How do you do it? (after saying he likes the characters and societies that Brandon writes)
Lots of practice. Lots of reading in the genre and loving the genre. A little bit of talent, a lot of loving the genre, and a lot of practice for a long time.
I haven’t read Mistborn, but I’ve read this one [Stormlight]. How do you come up with the culture, the society?
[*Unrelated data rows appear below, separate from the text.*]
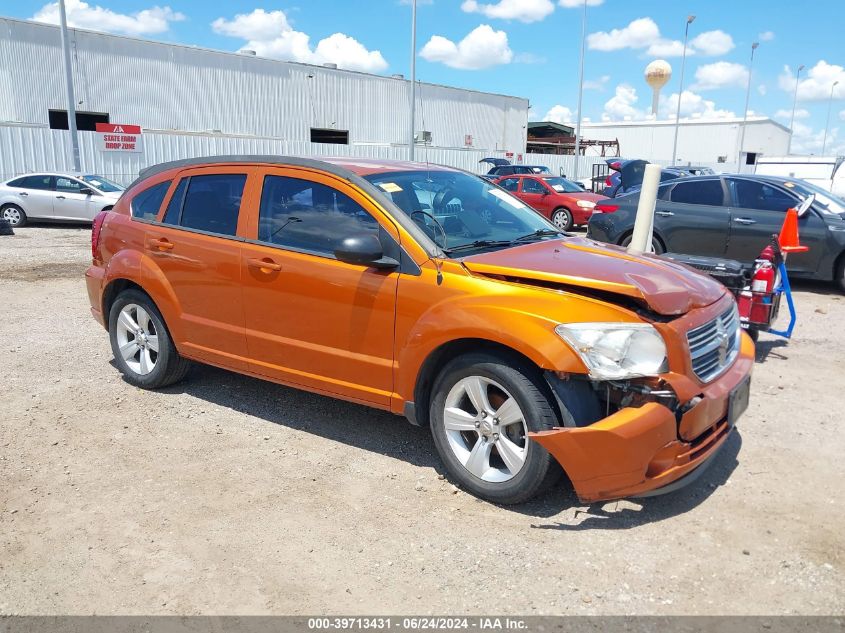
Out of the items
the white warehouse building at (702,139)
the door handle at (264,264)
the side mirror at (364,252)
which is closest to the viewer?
the side mirror at (364,252)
It depends on the book. Stormlight is my best series. If you haven’t tried Emperor’s Soul, it’s the other thing that I think is on Stormlight’s level, but it’s a short. What I’m looking to do with something like Stormlight is to say that the fantasy genre should be the most magical genre, right? Classically, science fiction has done a better job with the worldbuilding, and fantasy has tended to do a better job with things like characters and story. Not that there’s not science fiction that has great, you know, but usually science fiction’s been about the ideas and the interesting settings, but in fantasy we play it safe with the settings and try to do interesting characters. Which I’ve always thought, “Why do we do that? Why do we play it safe with our settings? Why don’t we have really bizarre, fantastical settings?”. So for years, even before I became a published author, I was searching for ones that would have one foot in science fiction. I want to do something magical as an origin, like the highstorm, you know, the physics of the highstorm don’t actually work, but we take it for assumed and then we try to extrapolate a realistic extrapolation of the world from that. That’s just what I’m doing, I’m trying to set up some sort fantastical setting or environment and then let science fiction take over and try and build how it would grow. On the cultures, usually I’m taking things I’ve learned about our culture and I am just trying to [...] a fantastical version. Sometimes when you do that you can say something interesting about human society, removed from the baggage of human society. There was a brief time in the pre-Victorian era where, for women, showing your ankle was more taboo than showing your chest. In fact, they would have pictures painted of them, noblewomen, in a state of what you’d call topless. Not a problem; a little risque, like what wearing a low-cut shirt is now, but no big deal. That’s bizarre to us, because, our society that’s not how it is. But if I put that in, in a fantasy book as a safehand, I can say, look, human beings do bizarre things as far as gender roles, socialization of gender, and what we find attractive. This should be very bizarre to you, but the reactions are normal. That disconnect is what helps build a fantastical society and lets me say a few things about our society, I hope in interesting ways.